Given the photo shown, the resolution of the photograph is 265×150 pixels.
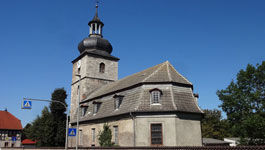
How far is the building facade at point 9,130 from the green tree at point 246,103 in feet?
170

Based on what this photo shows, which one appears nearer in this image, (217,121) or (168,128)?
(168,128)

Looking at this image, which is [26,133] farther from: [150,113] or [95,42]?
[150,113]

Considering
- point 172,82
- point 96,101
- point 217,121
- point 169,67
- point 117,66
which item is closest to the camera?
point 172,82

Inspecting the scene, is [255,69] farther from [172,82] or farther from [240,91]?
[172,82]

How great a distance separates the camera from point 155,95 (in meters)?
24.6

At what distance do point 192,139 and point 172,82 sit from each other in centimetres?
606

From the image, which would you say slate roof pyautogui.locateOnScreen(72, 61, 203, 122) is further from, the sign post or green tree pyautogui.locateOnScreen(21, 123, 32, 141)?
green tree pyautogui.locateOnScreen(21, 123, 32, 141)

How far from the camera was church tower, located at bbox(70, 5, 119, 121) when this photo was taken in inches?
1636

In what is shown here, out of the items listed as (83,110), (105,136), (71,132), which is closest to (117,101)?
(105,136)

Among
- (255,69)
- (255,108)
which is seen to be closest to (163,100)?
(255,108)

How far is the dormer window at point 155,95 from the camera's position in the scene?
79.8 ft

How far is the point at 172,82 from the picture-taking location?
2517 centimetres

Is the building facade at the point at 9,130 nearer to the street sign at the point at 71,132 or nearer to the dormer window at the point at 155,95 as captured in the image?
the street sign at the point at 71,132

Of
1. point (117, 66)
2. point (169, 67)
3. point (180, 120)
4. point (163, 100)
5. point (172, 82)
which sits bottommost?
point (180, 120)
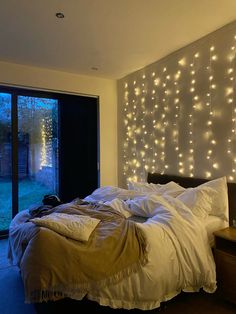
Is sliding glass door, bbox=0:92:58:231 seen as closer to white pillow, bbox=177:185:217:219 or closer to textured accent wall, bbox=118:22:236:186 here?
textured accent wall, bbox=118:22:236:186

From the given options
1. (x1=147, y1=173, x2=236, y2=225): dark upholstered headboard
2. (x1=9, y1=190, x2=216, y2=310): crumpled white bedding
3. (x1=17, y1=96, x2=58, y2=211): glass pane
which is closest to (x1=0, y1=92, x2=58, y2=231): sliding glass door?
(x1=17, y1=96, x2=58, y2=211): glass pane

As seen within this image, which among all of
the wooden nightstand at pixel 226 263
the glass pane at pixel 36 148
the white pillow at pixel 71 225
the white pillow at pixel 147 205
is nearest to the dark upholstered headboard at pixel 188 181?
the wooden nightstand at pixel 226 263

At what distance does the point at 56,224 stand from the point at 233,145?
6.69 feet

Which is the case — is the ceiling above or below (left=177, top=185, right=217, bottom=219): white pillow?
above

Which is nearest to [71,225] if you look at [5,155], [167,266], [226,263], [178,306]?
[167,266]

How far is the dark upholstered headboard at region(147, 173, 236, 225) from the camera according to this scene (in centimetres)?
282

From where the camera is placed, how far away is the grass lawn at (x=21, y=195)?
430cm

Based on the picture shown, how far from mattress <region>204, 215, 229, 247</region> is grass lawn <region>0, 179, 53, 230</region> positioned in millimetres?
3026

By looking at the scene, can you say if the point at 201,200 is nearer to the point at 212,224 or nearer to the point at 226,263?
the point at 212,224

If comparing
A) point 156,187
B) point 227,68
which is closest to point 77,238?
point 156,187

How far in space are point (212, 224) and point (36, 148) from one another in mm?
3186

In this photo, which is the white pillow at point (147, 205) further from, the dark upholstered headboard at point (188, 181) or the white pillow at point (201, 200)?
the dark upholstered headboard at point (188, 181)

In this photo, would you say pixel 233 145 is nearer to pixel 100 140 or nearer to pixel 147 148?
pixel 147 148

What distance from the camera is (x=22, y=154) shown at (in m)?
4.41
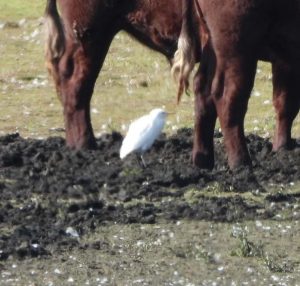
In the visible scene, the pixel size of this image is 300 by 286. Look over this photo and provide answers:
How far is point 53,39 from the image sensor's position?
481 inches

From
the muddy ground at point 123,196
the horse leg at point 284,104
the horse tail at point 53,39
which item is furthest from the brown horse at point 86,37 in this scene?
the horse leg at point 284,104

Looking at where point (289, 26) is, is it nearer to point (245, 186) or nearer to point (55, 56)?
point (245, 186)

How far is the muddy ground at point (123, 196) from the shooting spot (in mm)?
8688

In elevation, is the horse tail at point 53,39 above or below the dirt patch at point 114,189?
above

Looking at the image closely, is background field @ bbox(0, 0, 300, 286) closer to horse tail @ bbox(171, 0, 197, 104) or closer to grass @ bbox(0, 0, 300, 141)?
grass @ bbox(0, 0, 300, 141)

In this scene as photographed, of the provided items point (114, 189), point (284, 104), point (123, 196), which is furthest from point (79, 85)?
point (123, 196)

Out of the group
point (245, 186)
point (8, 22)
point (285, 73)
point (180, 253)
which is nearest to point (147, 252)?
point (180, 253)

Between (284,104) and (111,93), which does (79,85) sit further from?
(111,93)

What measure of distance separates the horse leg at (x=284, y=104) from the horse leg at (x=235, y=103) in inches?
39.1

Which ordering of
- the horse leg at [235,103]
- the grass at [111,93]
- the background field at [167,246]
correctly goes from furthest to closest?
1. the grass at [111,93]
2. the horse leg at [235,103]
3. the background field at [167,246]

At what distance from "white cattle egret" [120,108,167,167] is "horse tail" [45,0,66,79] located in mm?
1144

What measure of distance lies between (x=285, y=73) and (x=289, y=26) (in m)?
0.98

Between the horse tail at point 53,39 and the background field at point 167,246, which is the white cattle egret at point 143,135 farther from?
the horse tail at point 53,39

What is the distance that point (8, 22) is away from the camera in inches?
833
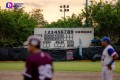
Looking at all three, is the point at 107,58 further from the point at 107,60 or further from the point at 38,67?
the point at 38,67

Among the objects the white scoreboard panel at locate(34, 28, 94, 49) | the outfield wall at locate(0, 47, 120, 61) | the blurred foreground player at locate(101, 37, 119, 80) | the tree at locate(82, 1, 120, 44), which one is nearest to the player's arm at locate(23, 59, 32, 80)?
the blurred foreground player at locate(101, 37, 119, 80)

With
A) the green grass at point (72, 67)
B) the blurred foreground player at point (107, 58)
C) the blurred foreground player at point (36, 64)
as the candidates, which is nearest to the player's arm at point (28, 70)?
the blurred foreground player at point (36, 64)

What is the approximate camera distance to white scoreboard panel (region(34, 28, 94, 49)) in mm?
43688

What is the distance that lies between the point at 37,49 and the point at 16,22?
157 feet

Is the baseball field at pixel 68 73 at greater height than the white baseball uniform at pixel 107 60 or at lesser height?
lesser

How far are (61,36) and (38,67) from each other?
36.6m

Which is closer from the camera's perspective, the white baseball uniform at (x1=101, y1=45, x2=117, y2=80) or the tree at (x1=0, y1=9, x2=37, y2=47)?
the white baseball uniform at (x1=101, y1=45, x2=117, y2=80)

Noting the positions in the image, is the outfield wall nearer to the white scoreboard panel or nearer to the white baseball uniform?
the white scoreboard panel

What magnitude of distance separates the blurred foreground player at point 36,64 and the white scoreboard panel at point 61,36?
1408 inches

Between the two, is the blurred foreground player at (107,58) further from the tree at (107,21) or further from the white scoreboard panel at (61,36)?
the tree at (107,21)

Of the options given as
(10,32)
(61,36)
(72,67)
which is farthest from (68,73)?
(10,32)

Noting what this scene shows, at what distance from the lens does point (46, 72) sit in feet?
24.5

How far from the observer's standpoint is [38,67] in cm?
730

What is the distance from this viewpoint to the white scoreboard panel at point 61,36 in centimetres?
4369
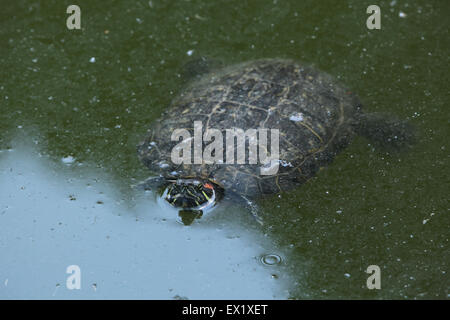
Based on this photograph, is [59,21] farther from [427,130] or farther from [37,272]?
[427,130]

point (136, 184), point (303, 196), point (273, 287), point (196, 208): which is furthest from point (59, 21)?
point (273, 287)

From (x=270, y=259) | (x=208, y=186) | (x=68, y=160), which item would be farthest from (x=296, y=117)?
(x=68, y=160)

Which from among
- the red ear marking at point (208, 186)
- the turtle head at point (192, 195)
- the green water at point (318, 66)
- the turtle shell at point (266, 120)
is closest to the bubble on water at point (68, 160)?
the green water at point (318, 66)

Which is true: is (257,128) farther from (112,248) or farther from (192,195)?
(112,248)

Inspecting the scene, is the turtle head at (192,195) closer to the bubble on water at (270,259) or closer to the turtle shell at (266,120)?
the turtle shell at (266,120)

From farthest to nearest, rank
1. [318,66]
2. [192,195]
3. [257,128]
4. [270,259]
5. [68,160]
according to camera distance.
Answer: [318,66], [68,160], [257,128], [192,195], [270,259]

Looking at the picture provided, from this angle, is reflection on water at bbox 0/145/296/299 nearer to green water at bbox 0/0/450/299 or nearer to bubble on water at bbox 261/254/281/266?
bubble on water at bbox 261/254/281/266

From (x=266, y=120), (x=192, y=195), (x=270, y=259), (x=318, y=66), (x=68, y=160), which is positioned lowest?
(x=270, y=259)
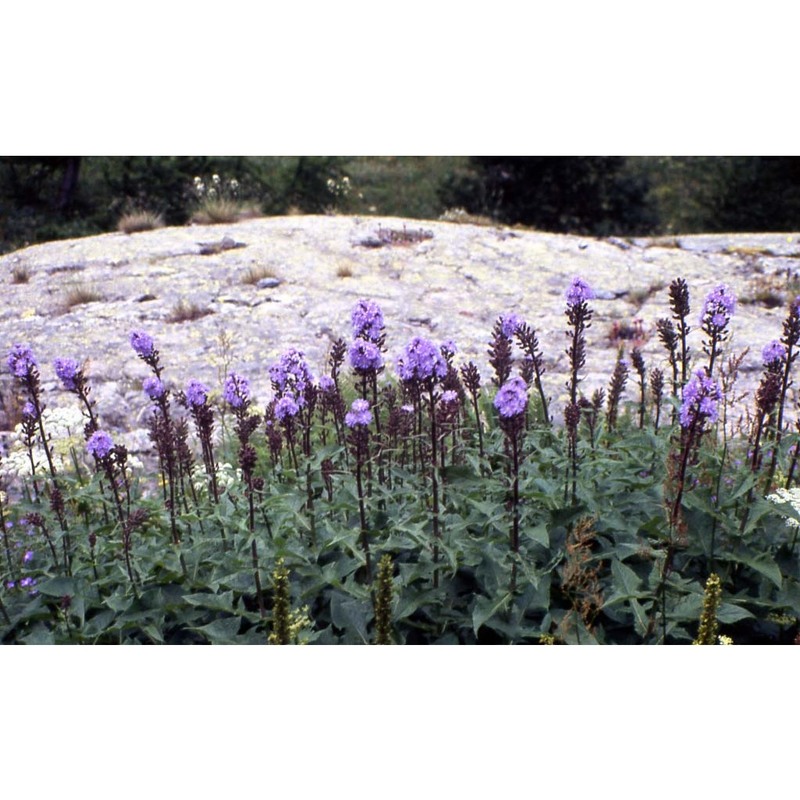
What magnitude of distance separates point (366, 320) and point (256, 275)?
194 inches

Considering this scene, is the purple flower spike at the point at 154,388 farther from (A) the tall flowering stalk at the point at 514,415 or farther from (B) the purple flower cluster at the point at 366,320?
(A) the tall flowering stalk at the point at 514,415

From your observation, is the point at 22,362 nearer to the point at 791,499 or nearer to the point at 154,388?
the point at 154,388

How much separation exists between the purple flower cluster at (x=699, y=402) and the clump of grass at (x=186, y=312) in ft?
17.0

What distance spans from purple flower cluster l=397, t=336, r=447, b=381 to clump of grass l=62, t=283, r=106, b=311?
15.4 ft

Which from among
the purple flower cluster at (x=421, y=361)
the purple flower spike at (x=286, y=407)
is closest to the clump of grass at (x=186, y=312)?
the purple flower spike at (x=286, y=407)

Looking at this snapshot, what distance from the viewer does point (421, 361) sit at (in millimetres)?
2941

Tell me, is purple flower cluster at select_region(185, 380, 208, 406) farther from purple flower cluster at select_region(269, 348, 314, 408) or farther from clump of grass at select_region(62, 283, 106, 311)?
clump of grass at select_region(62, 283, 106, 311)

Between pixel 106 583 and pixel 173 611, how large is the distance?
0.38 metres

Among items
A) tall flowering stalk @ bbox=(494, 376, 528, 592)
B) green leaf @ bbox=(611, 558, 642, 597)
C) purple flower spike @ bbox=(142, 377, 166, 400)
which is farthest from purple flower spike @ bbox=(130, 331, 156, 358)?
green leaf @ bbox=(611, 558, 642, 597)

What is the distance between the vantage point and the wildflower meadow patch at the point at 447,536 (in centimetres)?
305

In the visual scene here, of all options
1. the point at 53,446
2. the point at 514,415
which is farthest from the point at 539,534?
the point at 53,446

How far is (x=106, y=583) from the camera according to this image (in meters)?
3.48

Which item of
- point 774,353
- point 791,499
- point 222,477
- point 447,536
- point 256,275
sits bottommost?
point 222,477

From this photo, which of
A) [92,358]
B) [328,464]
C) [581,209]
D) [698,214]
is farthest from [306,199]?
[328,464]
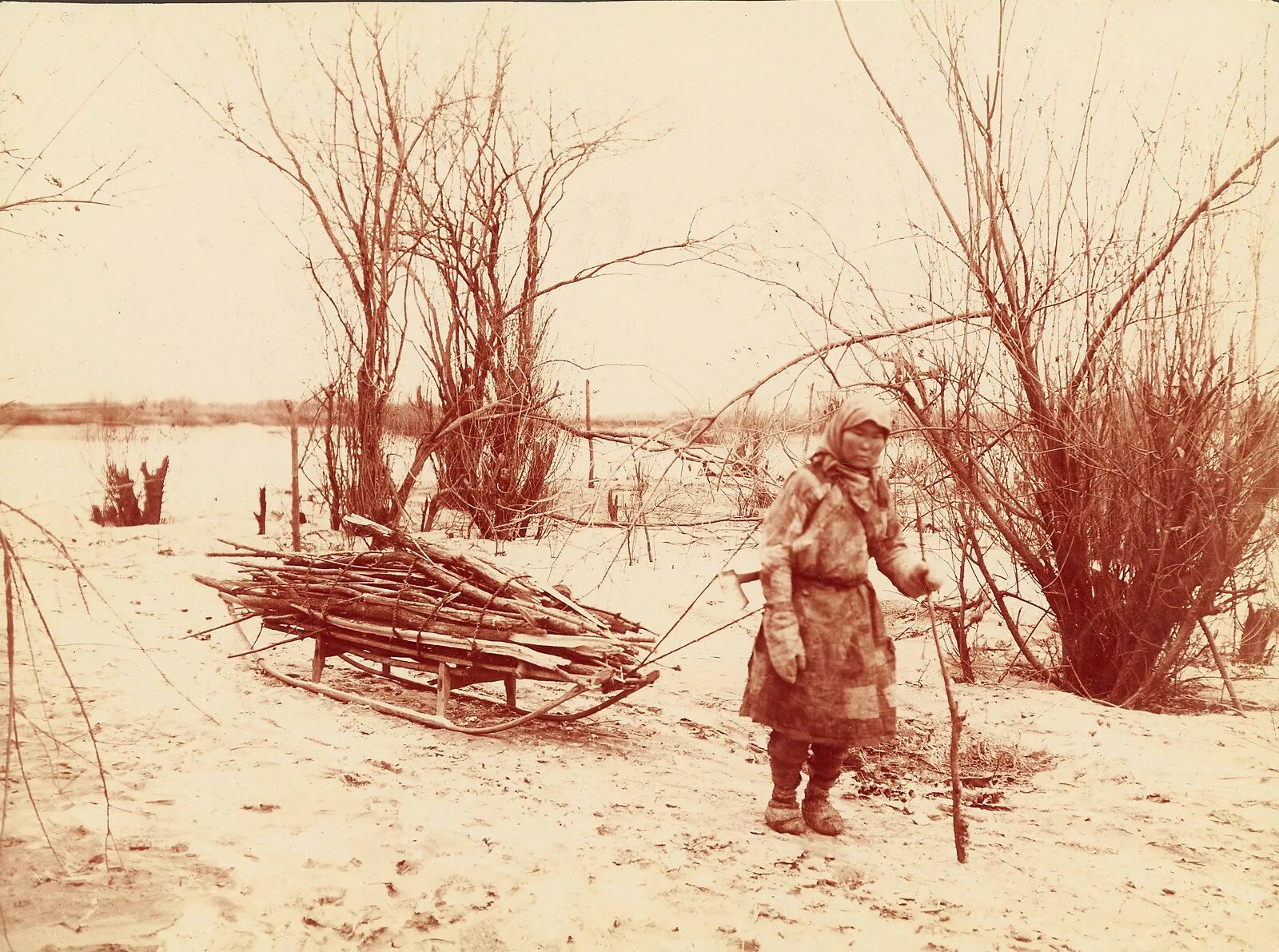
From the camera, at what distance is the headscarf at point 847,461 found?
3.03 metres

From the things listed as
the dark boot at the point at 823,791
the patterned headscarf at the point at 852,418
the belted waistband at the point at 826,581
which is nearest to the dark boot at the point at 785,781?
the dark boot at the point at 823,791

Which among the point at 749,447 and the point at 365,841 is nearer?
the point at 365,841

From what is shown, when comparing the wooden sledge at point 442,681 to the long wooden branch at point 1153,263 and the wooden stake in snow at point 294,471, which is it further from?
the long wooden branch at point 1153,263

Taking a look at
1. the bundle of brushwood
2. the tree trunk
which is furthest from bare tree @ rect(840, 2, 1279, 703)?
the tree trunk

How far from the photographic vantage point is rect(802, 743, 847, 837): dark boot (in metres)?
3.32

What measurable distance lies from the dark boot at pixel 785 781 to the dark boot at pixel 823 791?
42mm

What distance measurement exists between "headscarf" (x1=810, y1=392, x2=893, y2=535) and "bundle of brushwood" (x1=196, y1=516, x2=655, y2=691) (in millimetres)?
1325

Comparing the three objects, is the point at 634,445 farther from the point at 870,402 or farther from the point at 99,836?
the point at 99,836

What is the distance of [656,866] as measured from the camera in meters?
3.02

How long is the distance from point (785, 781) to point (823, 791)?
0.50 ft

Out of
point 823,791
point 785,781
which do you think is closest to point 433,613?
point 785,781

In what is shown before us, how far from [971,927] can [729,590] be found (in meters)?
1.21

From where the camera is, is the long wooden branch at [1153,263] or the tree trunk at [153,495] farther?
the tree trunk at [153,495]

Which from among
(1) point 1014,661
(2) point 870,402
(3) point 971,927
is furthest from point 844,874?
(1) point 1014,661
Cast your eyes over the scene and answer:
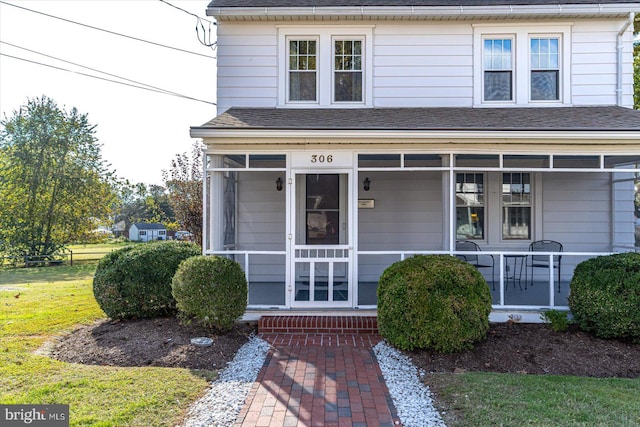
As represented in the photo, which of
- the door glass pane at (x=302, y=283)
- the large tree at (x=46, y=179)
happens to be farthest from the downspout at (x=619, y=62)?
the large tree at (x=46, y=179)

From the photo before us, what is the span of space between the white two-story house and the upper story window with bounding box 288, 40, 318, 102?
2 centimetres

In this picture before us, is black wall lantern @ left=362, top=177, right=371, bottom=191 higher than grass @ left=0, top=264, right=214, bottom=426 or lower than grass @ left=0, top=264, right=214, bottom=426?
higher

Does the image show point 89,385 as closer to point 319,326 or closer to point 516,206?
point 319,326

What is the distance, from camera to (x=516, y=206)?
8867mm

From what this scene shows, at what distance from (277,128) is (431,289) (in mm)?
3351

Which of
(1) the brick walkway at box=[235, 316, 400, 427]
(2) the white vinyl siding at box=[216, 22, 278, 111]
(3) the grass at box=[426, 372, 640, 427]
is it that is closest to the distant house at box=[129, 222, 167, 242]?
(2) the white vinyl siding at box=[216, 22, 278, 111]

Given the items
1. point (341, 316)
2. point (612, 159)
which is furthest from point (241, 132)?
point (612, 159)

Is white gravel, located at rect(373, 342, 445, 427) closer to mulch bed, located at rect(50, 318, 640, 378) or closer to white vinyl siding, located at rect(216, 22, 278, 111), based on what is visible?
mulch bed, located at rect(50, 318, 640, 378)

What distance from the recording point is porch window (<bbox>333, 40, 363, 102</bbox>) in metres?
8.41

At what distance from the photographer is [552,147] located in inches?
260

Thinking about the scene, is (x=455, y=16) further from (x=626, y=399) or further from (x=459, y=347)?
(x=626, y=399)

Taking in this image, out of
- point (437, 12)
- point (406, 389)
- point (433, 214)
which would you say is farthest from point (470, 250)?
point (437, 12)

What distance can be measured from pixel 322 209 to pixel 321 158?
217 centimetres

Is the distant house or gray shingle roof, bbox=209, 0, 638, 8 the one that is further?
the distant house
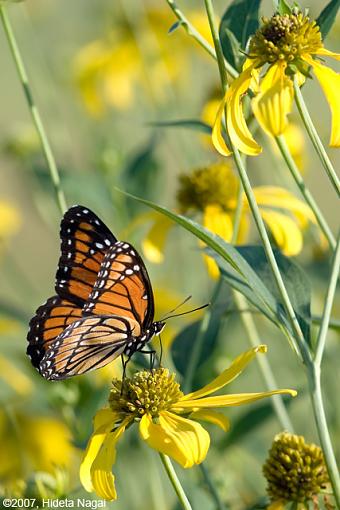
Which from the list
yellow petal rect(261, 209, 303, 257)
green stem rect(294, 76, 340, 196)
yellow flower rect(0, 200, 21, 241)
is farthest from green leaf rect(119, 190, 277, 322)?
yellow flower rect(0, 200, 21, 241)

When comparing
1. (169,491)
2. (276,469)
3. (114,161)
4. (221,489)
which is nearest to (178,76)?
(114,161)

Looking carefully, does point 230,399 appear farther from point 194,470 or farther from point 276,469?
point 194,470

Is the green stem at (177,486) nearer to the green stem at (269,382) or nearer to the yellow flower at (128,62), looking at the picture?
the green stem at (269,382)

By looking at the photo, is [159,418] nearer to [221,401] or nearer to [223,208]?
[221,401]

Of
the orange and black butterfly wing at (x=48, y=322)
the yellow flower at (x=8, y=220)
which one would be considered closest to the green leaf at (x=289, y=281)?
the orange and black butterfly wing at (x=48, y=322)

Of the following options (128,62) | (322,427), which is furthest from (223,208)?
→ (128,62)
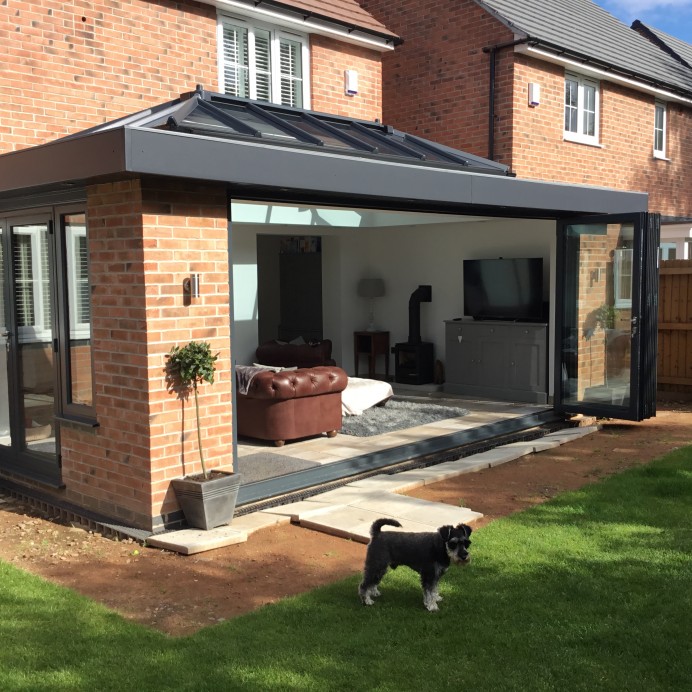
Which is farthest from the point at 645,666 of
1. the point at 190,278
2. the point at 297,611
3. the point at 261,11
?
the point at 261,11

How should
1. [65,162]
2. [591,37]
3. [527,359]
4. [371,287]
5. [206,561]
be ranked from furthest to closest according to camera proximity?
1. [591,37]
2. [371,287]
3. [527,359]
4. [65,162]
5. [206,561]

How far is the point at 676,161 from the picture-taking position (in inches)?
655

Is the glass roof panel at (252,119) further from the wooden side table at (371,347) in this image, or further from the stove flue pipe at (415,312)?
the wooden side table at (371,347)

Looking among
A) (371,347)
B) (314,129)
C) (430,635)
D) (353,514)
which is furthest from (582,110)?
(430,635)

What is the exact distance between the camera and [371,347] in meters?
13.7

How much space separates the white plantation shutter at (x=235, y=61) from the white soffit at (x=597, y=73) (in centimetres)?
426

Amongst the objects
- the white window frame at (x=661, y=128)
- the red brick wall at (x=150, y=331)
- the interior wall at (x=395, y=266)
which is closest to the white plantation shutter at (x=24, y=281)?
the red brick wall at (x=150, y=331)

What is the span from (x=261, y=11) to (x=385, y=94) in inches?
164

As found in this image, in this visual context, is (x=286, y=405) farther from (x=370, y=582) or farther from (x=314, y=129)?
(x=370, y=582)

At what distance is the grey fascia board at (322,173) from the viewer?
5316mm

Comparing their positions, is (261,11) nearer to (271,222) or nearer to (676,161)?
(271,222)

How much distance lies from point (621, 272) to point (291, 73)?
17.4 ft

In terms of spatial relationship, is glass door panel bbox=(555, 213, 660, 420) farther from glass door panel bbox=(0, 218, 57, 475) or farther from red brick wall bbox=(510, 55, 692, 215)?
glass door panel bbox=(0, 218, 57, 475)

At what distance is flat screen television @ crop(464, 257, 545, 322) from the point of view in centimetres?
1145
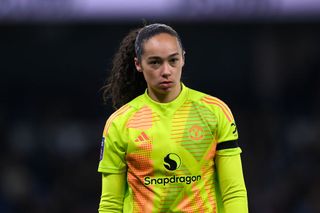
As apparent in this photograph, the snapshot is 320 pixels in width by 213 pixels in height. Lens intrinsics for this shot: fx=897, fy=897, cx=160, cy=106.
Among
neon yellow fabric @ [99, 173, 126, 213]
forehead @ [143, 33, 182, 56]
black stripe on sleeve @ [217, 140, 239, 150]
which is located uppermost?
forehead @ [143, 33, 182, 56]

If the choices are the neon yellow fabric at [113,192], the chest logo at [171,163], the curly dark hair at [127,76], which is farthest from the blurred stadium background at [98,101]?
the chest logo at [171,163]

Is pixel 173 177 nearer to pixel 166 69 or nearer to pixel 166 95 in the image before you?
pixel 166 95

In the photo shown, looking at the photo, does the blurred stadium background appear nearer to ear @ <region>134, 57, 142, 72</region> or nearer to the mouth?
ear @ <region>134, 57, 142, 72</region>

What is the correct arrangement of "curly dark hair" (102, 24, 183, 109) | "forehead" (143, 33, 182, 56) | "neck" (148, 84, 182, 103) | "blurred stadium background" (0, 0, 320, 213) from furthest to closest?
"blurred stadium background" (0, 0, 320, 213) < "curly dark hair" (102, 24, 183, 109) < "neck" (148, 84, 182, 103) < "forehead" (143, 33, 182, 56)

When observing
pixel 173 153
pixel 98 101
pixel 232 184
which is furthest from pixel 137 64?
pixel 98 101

• Exercise prompt
Restate word for word the lines from the one holding "Is pixel 173" to the end of the listing, both ends included, and nothing more.

• Task solution
Is pixel 173 177 nearer to pixel 166 69 or nearer to pixel 166 95 in the image before you?
pixel 166 95

In the photo shown, looking at the photo, does the blurred stadium background appear nearer to ear @ <region>134, 57, 142, 72</region> or nearer to the mouth?
ear @ <region>134, 57, 142, 72</region>

What is the correct arrangement of "curly dark hair" (102, 24, 183, 109) | "forehead" (143, 33, 182, 56) | "neck" (148, 84, 182, 103) | "blurred stadium background" (0, 0, 320, 213) from furthest to closest?
"blurred stadium background" (0, 0, 320, 213) < "curly dark hair" (102, 24, 183, 109) < "neck" (148, 84, 182, 103) < "forehead" (143, 33, 182, 56)

When observing
pixel 173 153
pixel 98 101
pixel 232 184
which is furthest from pixel 137 64?
pixel 98 101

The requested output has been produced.